Kim Marra, Co-Director, is Professor Emeritus of Theatre Arts and American Studies at the University of Iowa where she was also a Collegiate Fellow and affiliate faculty in Gender, Women’s, and Sexuality Studies. She taught interdisciplinary courses in theatre and performance history for 31 years until her retirement in 2021. She holds degrees from Dartmouth College (B.A.), Brown University (M.A.), and the University of Wisconsin-Madison (PhD). Her books include Strange Duets: Impresarios and Actresses in the American Theatre, 1865-1914 (University of Iowa Press, 2006, winner of NYU’s Joe A. Callaway Prize), three co-edited volumes on LGBTQ theatre practitioners in pre-Stonewall U.S. history from the University of Michigan Press, and the co-edited volume Showing Off, Showing Up: Studies of Hype, Heightened Performance, and Cultural Power (also from Michigan, 2017). A lifelong horseperson and former competitor (in the 1970s) in the cavalry-derived sport of three-day eventing, she has used her equestrian knowledge in pursuing historically oriented animal studies scholarship in multiple genres and formats, such as the solo autobiographical performance piece, Horseback Views, at Chicago’s Links Hall, and the prize-winning journal article about that experience, “Riding, Scarring, Knowing: A Queerly Embodied Performance Historiography” (Theatre Journal, 2012). Her ongoing research involves a multi-media arts and humanities project, The Pull of Horses in Urban American Performance, 1860-1920, featuring an original full-length documentary film that played at life-sized scale amid a related University of Iowa Library Gallery Exhibit in 2020. The exhibit shut down prematurely because of the pandemic but then gained a digital afterlife that continues to engage various publics online. For the last decade, she has served as associate editor of the Animal Lives Series of the University of Chicago Press.

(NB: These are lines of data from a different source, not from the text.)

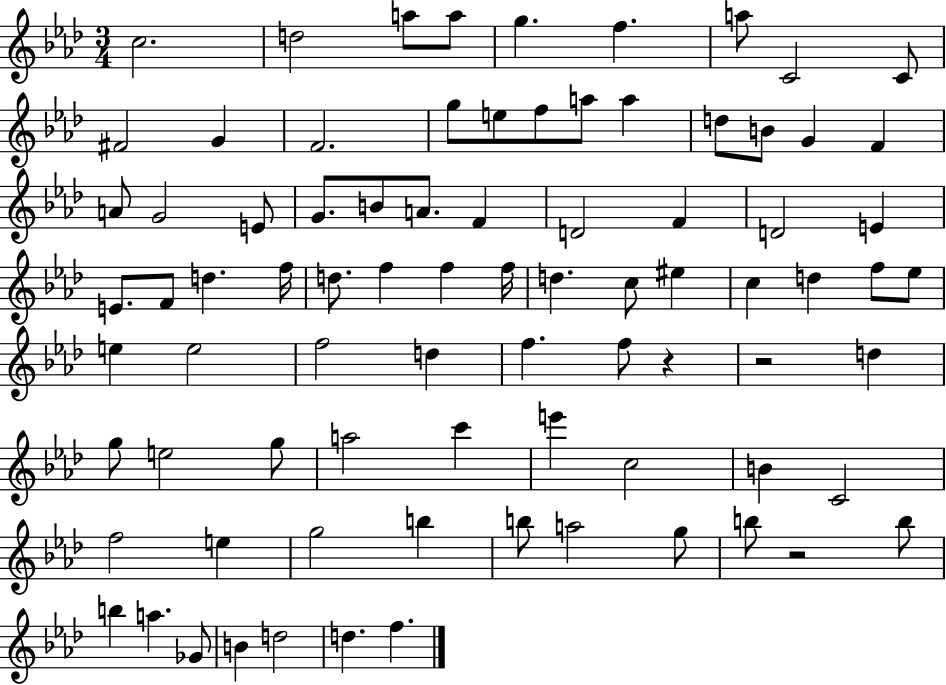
{
  \clef treble
  \numericTimeSignature
  \time 3/4
  \key aes \major
  c''2. | d''2 a''8 a''8 | g''4. f''4. | a''8 c'2 c'8 | \break fis'2 g'4 | f'2. | g''8 e''8 f''8 a''8 a''4 | d''8 b'8 g'4 f'4 | \break a'8 g'2 e'8 | g'8. b'8 a'8. f'4 | d'2 f'4 | d'2 e'4 | \break e'8. f'8 d''4. f''16 | d''8. f''4 f''4 f''16 | d''4. c''8 eis''4 | c''4 d''4 f''8 ees''8 | \break e''4 e''2 | f''2 d''4 | f''4. f''8 r4 | r2 d''4 | \break g''8 e''2 g''8 | a''2 c'''4 | e'''4 c''2 | b'4 c'2 | \break f''2 e''4 | g''2 b''4 | b''8 a''2 g''8 | b''8 r2 b''8 | \break b''4 a''4. ges'8 | b'4 d''2 | d''4. f''4. | \bar "|."
}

Gala Argent is the Human-Animal Studies Program Director at the Animals and Society Institute. Her published work focuses on theorizing the interpersonal, intersocial, and intercultural relationships between humans and other animals, and on the ways these can be seen to co-create and replicate mutually interdependent selves, identities, and practices within various contexts, past and present.
Margo DeMello has published numerous books and articles in the fields of human-animal studies and body studies, including two textbooks. For more information please consult her website: https://margodemello.com/about/.
Kenneth Shapiro is a cofounder and President of the Board of Animals and Society Institute. He is founding editor of Society and Animals: Journal of Human-Animal Studies, and coeditor and cofounder of Journal for Applied Animal Welfare Science and the editor of the Human-Animal Studies book series. His most recent book is The Assessment and Treatment of Children who Abuse Animals: The AniCare Approach.